The article is really a good introduction. If you make some code eventually please share with us here? I would like to know more about GPU programming myself...
@alicejiang1 the size of the data is HUGE. You should start thinking about how to get enough hardware for that. As @samuelantonioli is pointing out, some idea of GPU programming might come handy for this one too. Actually, very specially for this one. Of course there are ways to find solutions to this...
This kind of projects sound like an interesting challenge for skale.me by the way...
evaristoc
@evaristoc
Sep 18 2016 11:55
@alicejiang1 Convolutional NN are the way to go for this project IMO. Check the guide that @samuelantonioli is providing. @koustuvsinha already did a small project with FCC data using convolutional: excellent to get idea of structures. I know python is not your thing but check the following material we have checked here before: http://cs231n.stanford.edu/. Andrej Karpathy is the person you have to check if you want to know more.

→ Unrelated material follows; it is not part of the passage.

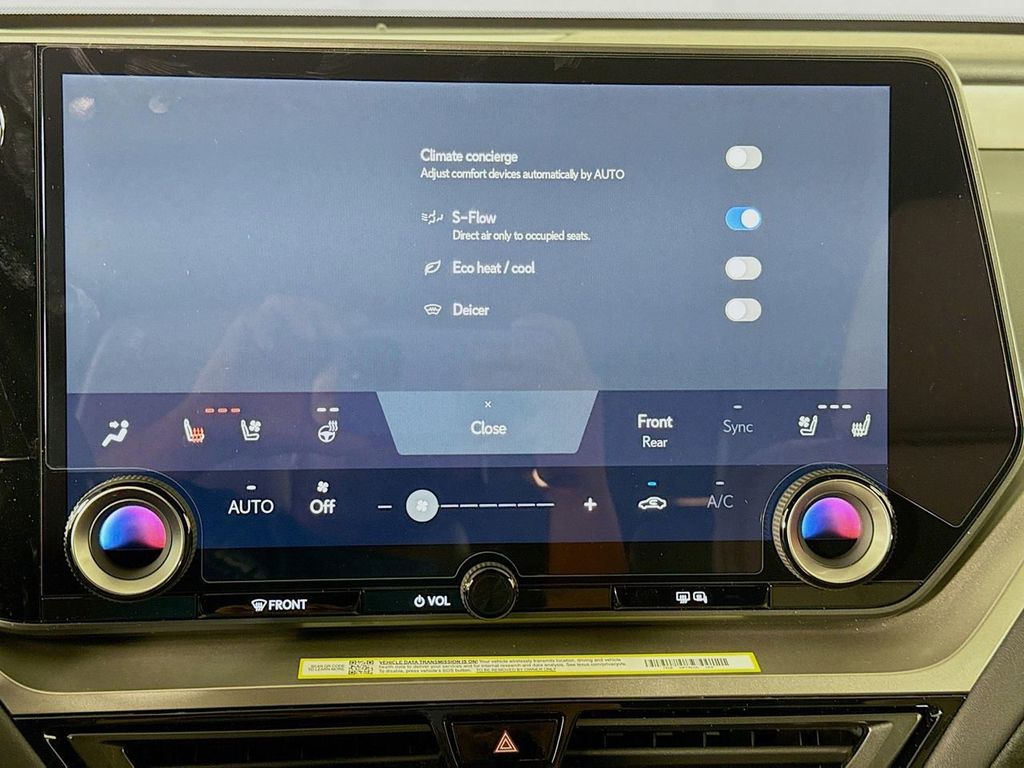 Thumbnail: 2026 Lexus TX - 14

However, be aware that Conv-NN are REALLY tricky to tune. I was in a short master class about its use in Text Mining and you have several parameters to take in consideration in order to come up with something decent, which means a long Search Grid, which mean a lot of training. Also being careful in selecting how to implement an appropriate Error Function for your case is relevant (L1 or L2 or both?). I also remember we were talking in that class about bootstrap functions that re-normalise the values of the solutions between layers to be applicable for the case study we were evaluating, so... ufff!
evaristoc
@evaristoc
Sep 18 2016 12:04
I am just right now having a problem with a project that for not being even optimised for CPU is taking a lot of time to run even if is VERY small...

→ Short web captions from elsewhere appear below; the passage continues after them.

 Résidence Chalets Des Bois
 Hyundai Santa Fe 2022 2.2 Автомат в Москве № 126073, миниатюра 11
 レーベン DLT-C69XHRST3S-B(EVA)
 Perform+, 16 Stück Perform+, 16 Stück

@alicejiang1 : I was more commenting the use of Conv-NN if your project get close to @ericleung proposal. @samuelantonioli also commented about that too.
evaristoc
@evaristoc
Sep 18 2016 12:13
@erictleung I saw that project before: forgot to comment that here... REALLY nice. There is also on internet something written about the algo I think, with a python version... don't remember...
evaristoc
@evaristoc
Sep 18 2016 12:19
@alicejiang1 The project I wanted to comment you that you could consider for evaluation of Emotion Analysis is Opencv. Here an elementary example (seems more like a kind of test project). For a nice project you need a HUGE annotated library of emotions.
https://www.youtube.com/watch?v=pPclypFDcrk
Victor Durte Diniz Monteiro
@victorddiniz
Sep 18 2016 16:16
Hi everyone! I am new to data science and I read the Free Code Camp article about this project and was really interest to contribute. Suggestions on how I can start?
evaristoc
@evaristoc
Sep 18 2016 19:45
@victorddiniz nice to have you around! Checking your site: really nice that you are so much into algorithms! Interesting propositions of problems to implement usual algos. And a lot of practice with C! Don't know much about it (I am more into high level ones). Stay around!